Step 1: CDC with Debezium
Instead of modifying application code to emit events,
we used Change Data Capture (CDC).
Debezium reads the database write-ahead log and publishes changes into Kafka.
Benefits:
- No extra logic in services
- Guaranteed alignment with database state
- Easy to add new downstream consumers
But CDC emits row-level changes — not business meaning.
That responsibility shifts to the processing layer.
Step 2: Kafka as the Backbone
Kafka became our central event log.
Important design decisions:
- Topics named by domain (e.g.
user.updated,order.created) - Messages include
client_id - Partition strategy carefully chosen to balance ordering and distribution
In multi-client systems, partitioning is critical.
Too naive, and one noisy client can affect everyone.
Step 3: Flink as the Brain
Raw CDC events are messy.
Flink handled:
- Filtering
- Data normalization
- Deduplication
- Client-level enrichment
- Aggregation (when needed)
We treated Kafka as the event log,
and Flink as the transformation engine.
Flink also gave us:
- Stateful processing
- Checkpointing
- Controlled parallelism
Dual Storage Strategy
We didn’t insert directly into ClickHouse.
Instead, we split storage into two layers:
MongoDB (Raw Layer)
- Stores near-original events
- Useful for replay
- Helpful for debugging
- Flexible schema
ClickHouse (Analytics Layer)
- Pre-transformed data
- Columnar storage
- Optimized for dashboards
- High ingestion throughput
This separation made the system more resilient.
If transformation logic changed,
we could replay from raw data safely.
Multi-Client Isolation
Every event carried a client_id.
We enforced isolation by:
- Including
client_idin partition strategy - Keying Flink streams by client
- Filtering queries per client in analytics
Without strict tagging,
multi-client pipelines become dangerous quickly.
Failure Scenarios We Designed For
In distributed systems, failure is normal.
We assumed:
- Connectors would restart
- Consumers would crash
- Events would be retried
- Network partitions would happen
So we built:
- Idempotent writes
- Deduplication logic
- Monitoring for consumer lag
- Clear separation between raw and transformed data
Exactly-once is a goal.
At-least-once is reality.
Design accordingly.
Lessons Learned
- CDC simplifies event generation but complicates semantics.

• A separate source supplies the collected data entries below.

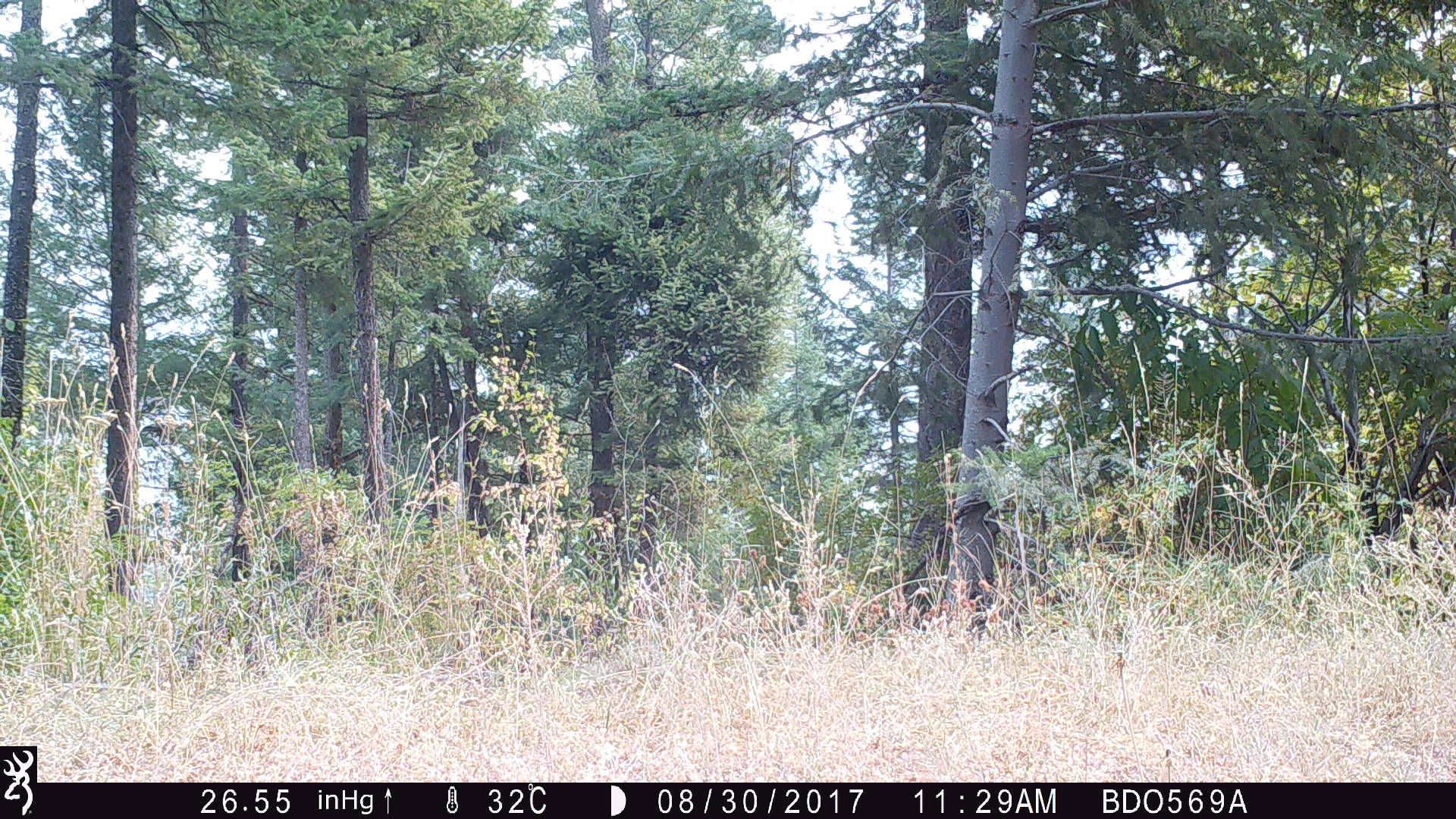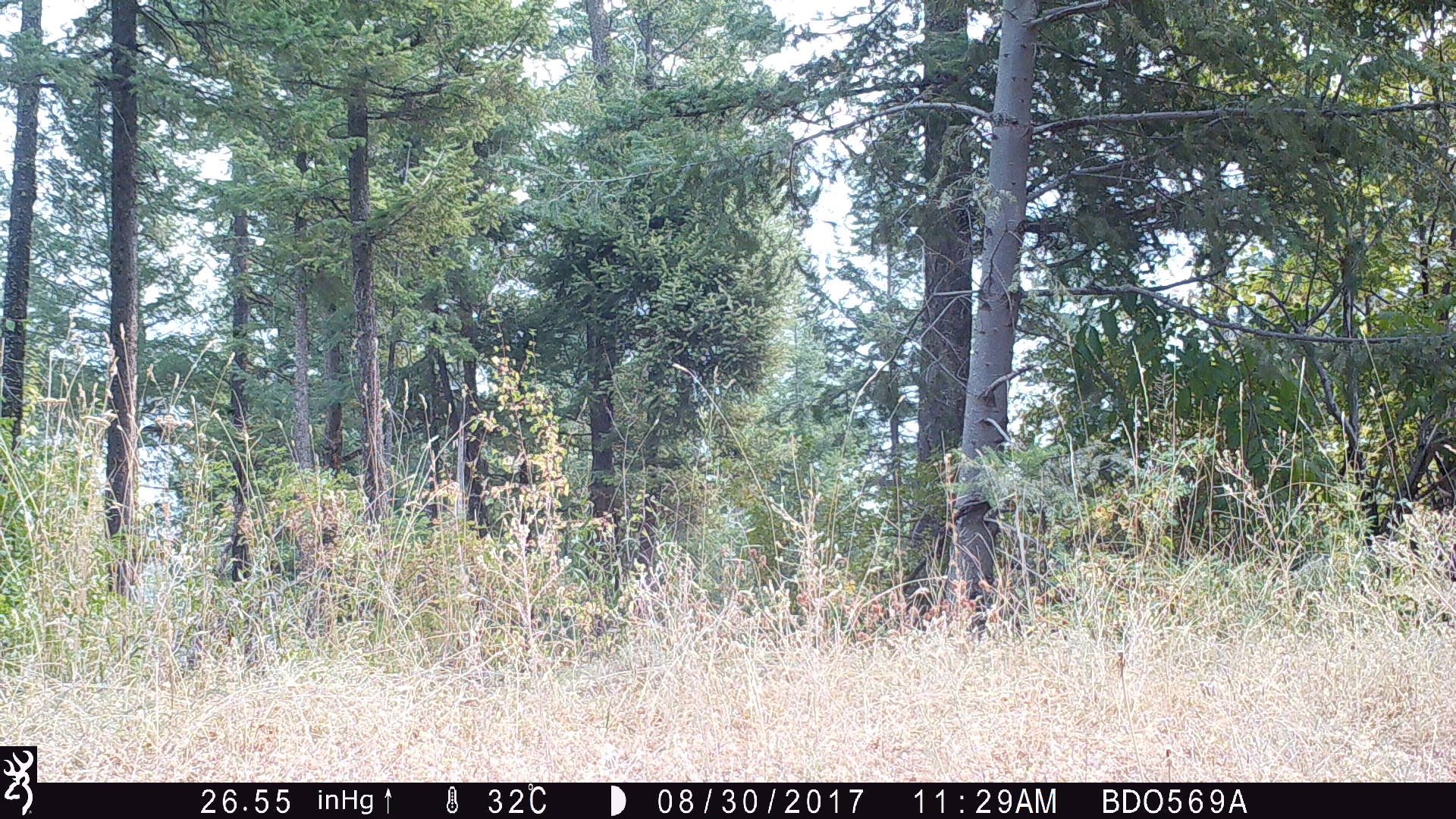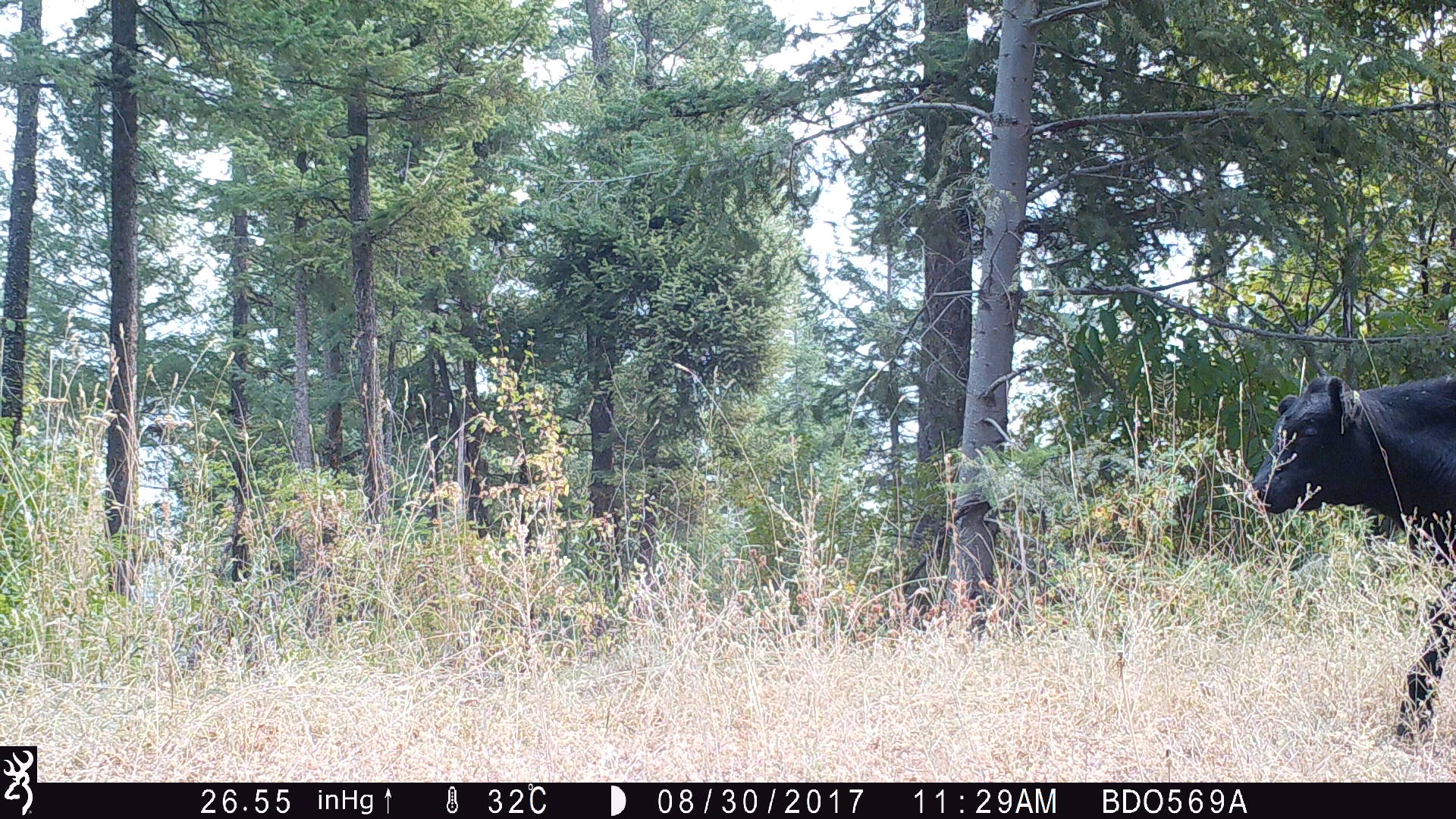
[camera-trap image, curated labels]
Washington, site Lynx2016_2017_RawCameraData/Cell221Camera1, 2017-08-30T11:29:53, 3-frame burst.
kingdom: Animalia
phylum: Chordata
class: Mammalia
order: Artiodactyla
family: Bovidae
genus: Bos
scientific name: Bos taurus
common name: domestic cattle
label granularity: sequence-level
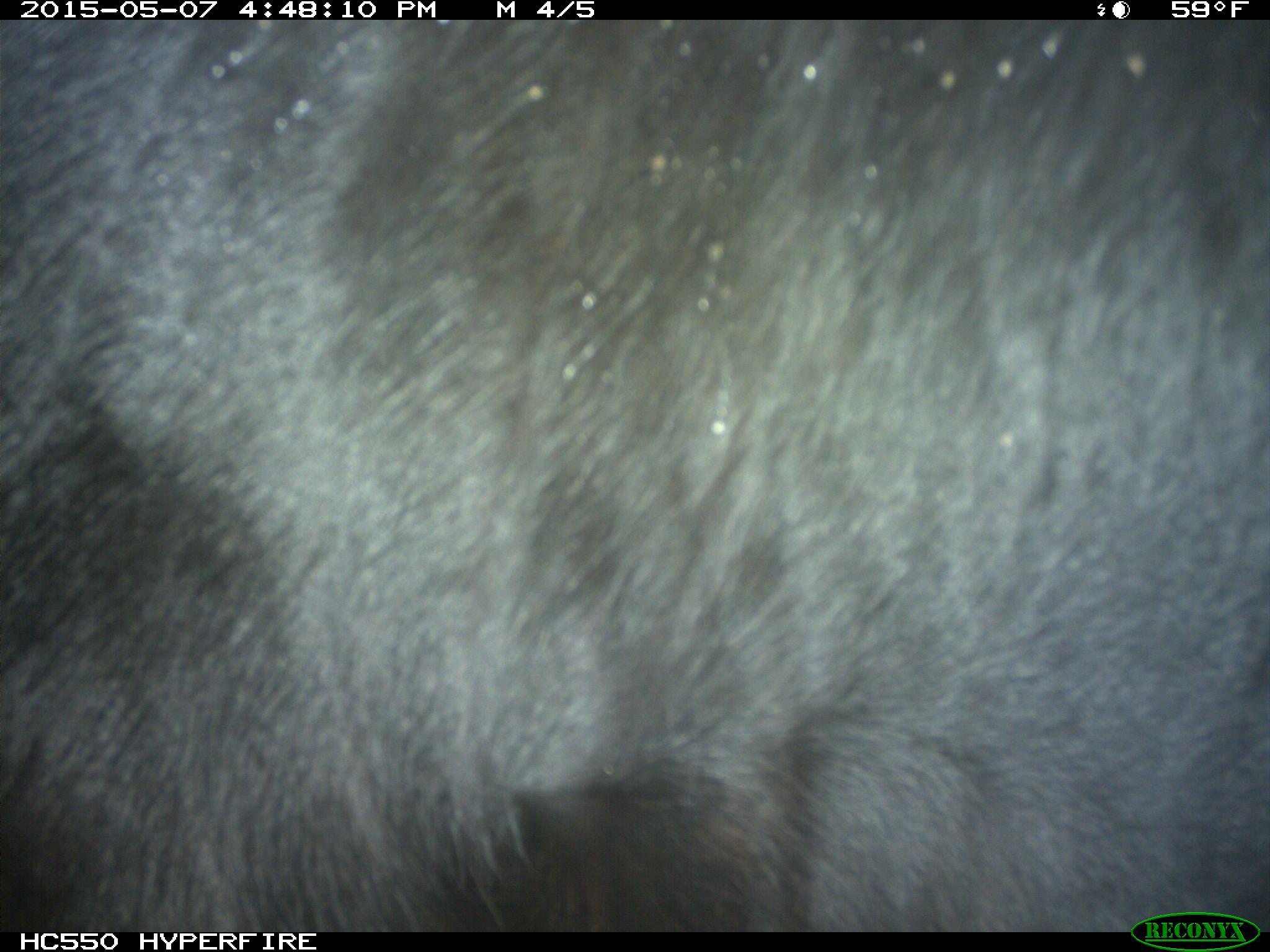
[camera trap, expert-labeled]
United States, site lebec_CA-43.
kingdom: Animalia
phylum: Chordata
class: Mammalia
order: Artiodactyla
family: Bovidae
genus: Bos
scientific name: Bos taurus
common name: domestic cow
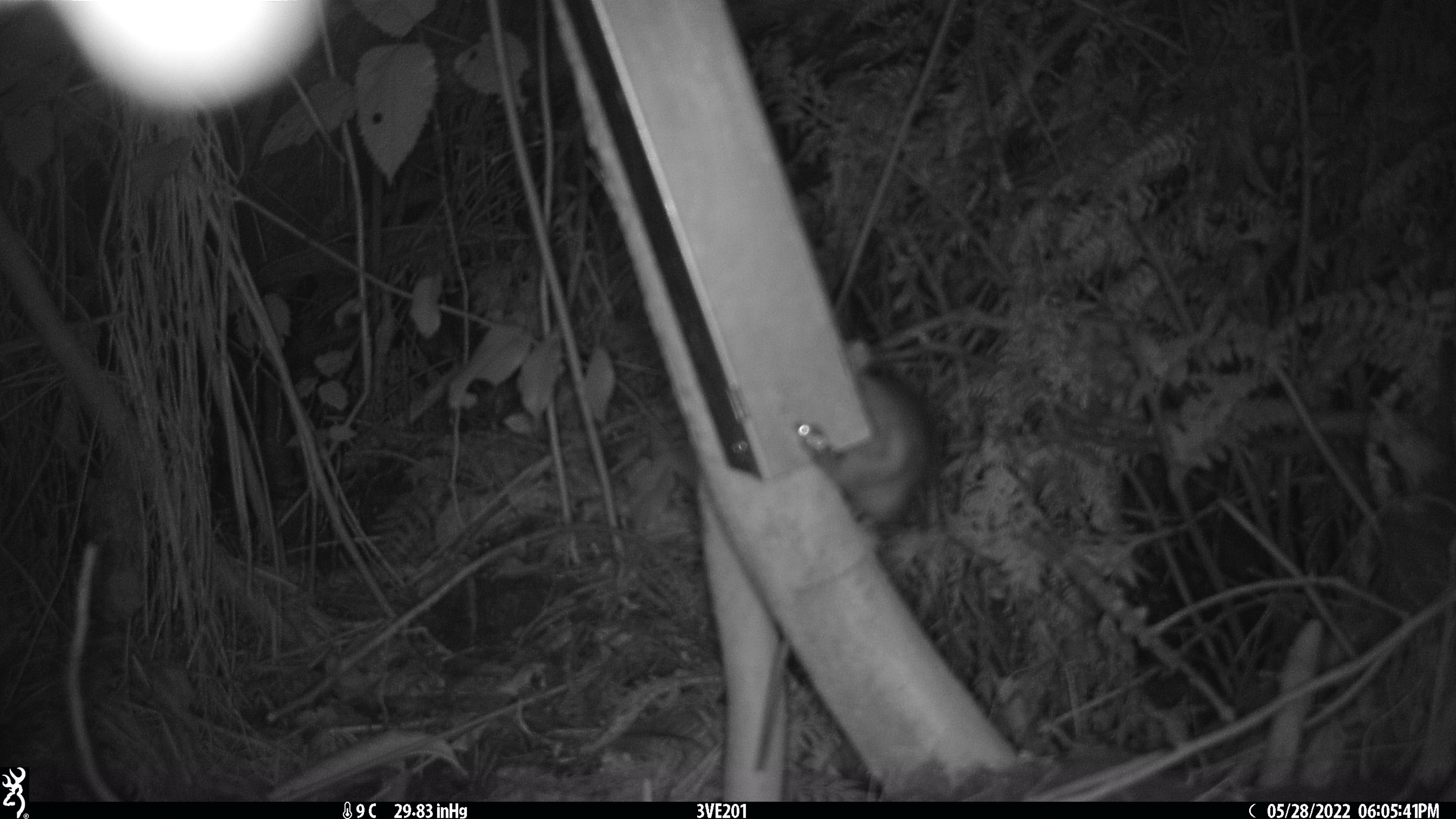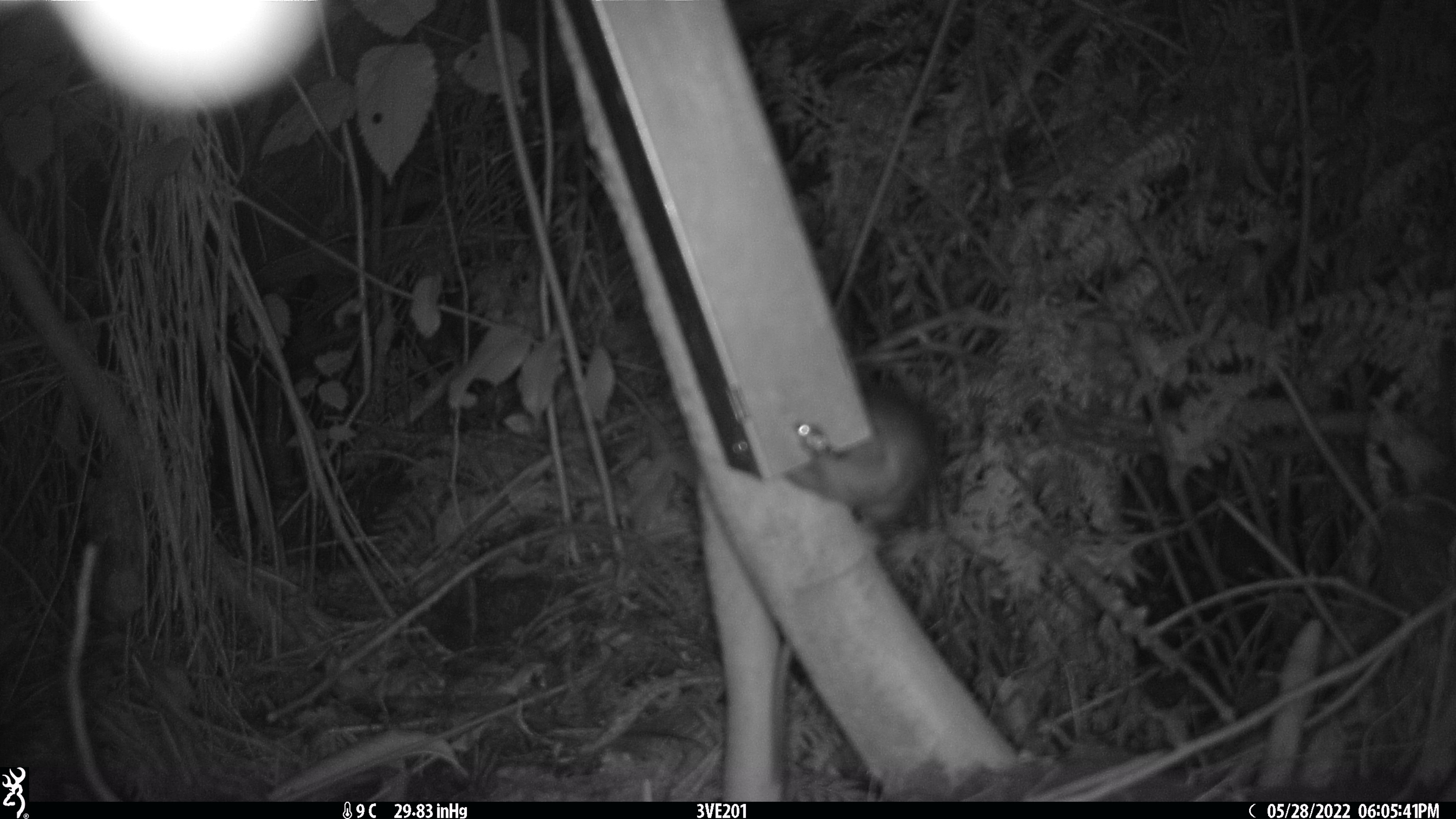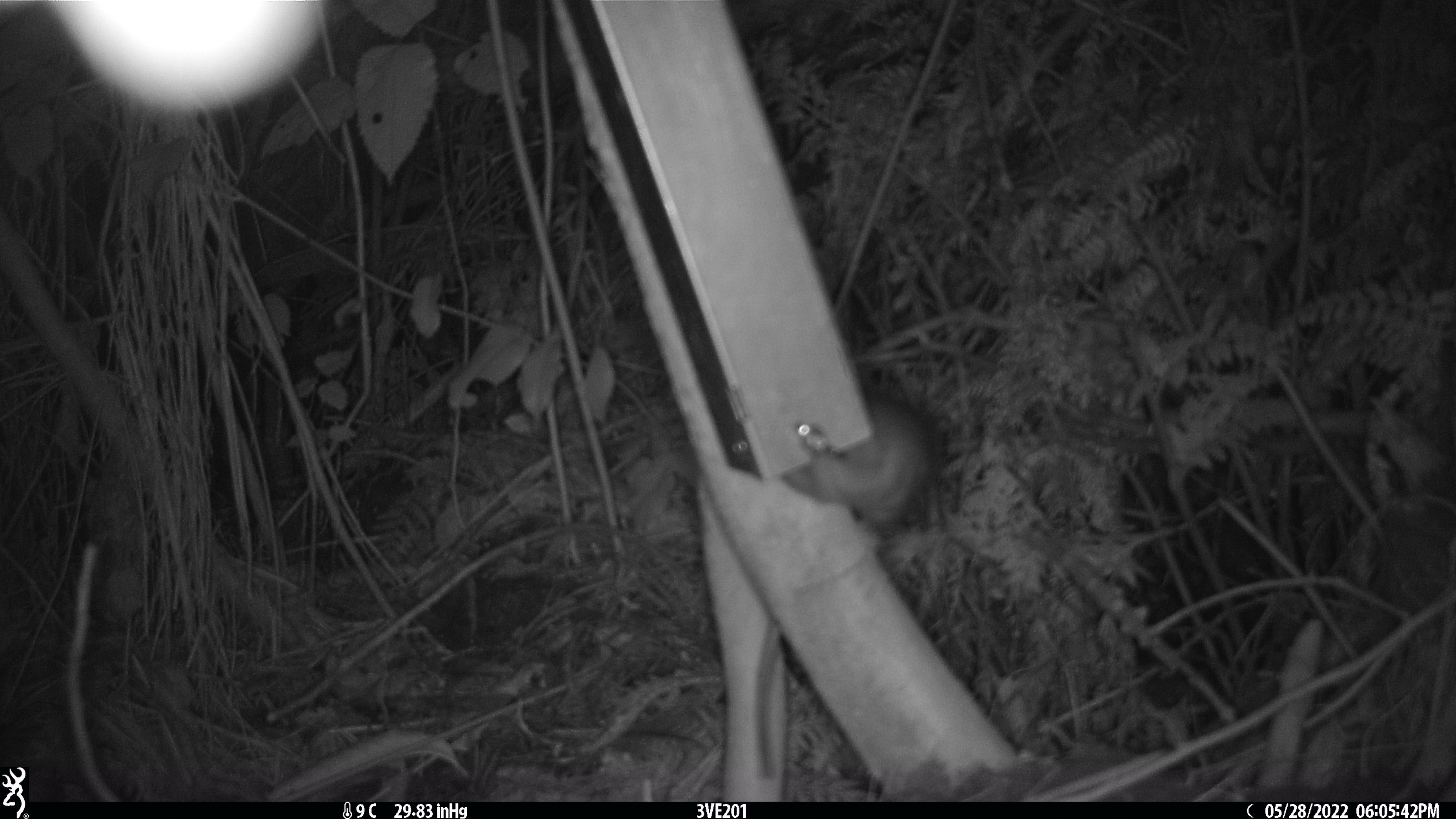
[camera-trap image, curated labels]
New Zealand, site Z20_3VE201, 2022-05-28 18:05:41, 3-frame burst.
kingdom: Animalia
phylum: Chordata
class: Mammalia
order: Rodentia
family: Muridae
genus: Rattus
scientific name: Rattus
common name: rat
Rat (Rattus).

- Raw data storage is critical for resilience.
- Analytics databases must be modeled differently from transactional ones.
- Multi-client systems require strict isolation discipline.
- Observability is not optional in streaming systems.
Final Thoughts
This pipeline wasn’t just about moving data.
It was about designing a system that:
- Doesn’t overload transactional databases
- Scales with new clients
- Handles failures gracefully
- Supports real-time analytics
- Remains debuggable under pressure
Event-driven architecture adds complexity.
But when done correctly,
it gives you scalability, isolation, and resilience by design.